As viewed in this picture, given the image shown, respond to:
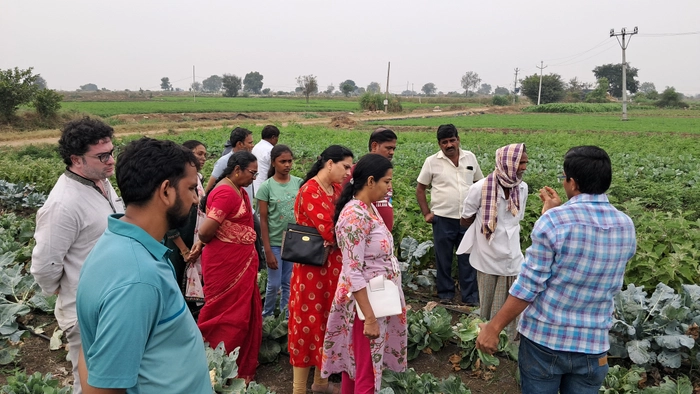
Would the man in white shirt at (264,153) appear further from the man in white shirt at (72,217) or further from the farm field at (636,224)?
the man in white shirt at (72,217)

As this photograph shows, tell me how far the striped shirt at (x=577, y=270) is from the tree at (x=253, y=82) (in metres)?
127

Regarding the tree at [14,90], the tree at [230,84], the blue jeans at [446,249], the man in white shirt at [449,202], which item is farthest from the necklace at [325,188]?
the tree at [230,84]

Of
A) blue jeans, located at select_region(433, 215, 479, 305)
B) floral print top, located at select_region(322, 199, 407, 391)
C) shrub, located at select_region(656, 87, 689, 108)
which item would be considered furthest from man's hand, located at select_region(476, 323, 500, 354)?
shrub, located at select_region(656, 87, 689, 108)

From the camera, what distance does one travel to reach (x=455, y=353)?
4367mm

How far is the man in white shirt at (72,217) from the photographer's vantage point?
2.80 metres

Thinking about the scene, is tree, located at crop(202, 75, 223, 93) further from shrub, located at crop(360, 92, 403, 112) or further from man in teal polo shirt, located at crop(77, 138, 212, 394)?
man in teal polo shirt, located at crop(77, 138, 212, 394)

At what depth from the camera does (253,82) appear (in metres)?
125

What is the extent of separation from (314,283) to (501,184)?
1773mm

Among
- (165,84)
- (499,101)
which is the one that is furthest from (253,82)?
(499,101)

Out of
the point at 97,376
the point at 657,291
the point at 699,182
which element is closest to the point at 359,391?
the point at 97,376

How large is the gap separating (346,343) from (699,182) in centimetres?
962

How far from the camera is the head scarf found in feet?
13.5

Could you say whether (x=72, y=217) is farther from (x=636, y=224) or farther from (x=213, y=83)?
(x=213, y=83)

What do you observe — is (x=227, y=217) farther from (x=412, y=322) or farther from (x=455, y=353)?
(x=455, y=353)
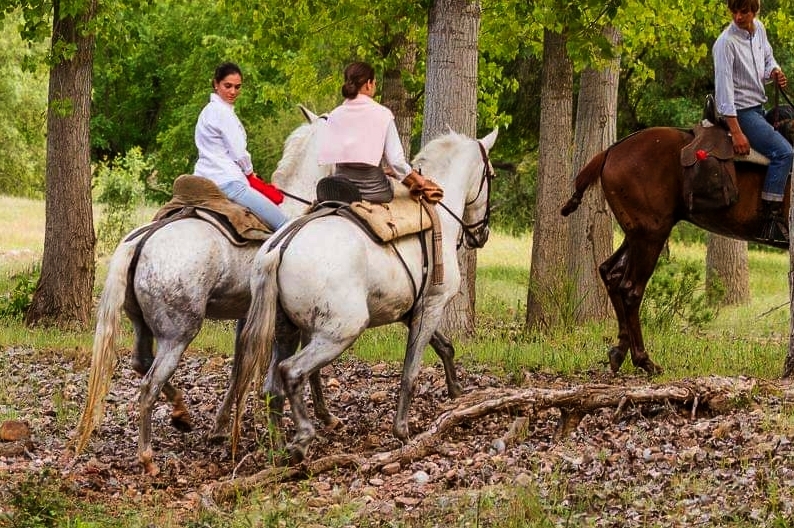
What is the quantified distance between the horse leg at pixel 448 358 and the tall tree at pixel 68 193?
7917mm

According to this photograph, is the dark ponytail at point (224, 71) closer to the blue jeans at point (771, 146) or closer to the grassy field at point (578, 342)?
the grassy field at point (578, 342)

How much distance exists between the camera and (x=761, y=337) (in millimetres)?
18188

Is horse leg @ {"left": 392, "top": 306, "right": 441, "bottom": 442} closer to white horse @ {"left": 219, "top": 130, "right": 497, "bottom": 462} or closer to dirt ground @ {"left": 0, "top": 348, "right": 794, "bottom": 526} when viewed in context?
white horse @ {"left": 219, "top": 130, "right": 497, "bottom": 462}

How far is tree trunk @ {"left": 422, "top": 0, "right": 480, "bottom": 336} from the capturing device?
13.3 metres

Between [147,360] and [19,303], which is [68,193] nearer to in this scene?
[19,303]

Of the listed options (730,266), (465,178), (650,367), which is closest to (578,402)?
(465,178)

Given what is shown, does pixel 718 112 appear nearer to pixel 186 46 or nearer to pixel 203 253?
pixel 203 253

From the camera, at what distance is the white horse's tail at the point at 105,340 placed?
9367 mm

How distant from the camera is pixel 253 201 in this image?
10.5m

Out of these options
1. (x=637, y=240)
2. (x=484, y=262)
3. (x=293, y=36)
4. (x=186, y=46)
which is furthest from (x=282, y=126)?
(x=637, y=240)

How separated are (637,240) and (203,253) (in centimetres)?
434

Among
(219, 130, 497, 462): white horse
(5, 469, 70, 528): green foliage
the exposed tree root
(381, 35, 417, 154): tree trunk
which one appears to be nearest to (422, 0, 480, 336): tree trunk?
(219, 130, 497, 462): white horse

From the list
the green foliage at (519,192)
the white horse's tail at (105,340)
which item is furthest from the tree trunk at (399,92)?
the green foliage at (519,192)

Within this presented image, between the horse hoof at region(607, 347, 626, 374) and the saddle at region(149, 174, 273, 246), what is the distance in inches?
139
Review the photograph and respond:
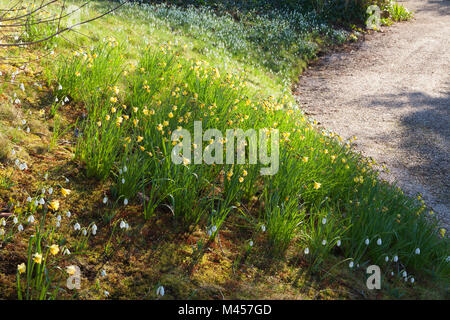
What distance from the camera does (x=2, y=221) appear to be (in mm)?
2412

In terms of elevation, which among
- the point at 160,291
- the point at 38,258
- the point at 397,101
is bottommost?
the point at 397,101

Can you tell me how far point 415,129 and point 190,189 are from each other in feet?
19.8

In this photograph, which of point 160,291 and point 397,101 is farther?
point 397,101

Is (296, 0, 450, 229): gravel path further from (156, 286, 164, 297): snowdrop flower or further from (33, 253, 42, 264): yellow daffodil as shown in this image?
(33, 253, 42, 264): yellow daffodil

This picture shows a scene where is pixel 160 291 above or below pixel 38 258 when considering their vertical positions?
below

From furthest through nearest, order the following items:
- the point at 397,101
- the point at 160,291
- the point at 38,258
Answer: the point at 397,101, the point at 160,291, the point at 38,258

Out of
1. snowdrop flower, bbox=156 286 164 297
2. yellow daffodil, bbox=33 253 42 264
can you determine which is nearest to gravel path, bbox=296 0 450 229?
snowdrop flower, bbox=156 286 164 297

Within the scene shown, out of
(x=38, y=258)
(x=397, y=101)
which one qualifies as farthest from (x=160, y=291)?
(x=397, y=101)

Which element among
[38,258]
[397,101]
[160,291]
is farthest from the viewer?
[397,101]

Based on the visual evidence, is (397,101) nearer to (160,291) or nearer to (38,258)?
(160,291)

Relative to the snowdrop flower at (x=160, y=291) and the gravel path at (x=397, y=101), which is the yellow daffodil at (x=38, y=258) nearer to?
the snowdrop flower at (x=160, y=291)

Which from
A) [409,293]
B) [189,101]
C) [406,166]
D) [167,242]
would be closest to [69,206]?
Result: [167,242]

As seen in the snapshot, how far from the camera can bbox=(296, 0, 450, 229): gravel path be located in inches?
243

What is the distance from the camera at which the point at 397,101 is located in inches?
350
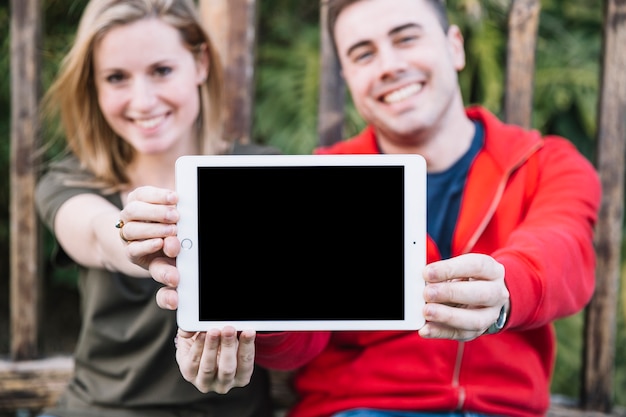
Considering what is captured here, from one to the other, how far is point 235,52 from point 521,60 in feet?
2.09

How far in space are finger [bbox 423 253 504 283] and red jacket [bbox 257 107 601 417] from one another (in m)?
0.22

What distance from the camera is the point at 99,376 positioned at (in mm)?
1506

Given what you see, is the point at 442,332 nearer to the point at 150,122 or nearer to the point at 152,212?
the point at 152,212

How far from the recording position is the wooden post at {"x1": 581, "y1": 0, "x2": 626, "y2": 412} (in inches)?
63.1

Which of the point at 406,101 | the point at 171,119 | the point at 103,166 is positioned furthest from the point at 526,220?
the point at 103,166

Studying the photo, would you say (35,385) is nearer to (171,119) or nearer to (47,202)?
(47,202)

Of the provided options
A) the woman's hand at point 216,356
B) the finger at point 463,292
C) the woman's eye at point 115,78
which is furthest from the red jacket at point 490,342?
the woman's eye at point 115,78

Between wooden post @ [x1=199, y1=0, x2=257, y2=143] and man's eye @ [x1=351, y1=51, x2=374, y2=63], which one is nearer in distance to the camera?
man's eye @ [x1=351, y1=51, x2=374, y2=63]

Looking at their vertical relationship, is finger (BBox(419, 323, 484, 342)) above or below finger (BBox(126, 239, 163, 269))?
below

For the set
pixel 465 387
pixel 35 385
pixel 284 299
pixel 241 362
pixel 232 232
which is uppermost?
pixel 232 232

---

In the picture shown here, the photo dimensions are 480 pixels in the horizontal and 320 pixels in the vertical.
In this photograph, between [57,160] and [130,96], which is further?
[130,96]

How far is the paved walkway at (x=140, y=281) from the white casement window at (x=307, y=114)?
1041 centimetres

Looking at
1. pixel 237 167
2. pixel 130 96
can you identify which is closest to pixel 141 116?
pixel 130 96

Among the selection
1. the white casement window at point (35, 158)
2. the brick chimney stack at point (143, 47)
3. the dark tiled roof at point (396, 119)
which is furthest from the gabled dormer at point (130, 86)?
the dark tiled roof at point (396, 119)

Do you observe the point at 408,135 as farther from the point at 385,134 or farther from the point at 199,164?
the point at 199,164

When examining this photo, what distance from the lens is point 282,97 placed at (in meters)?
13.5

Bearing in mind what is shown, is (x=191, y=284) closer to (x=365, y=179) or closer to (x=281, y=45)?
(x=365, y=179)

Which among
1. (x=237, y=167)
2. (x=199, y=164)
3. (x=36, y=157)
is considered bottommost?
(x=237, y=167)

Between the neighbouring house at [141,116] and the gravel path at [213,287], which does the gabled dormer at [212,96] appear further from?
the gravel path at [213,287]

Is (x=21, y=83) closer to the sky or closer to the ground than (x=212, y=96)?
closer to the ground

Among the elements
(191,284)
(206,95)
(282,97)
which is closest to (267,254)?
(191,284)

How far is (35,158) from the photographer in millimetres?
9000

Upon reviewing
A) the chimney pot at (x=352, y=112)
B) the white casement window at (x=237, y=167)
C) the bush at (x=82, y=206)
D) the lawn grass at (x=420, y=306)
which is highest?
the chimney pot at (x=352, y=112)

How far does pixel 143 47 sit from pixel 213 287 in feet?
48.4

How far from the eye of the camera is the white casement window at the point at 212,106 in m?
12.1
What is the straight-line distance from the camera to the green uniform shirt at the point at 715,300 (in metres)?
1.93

INSTRUCTIONS FOR THE TASK: Count the lines in the items above that contain the string "flower", with case significant, and give only the number.

WRITTEN RESPONSE: 5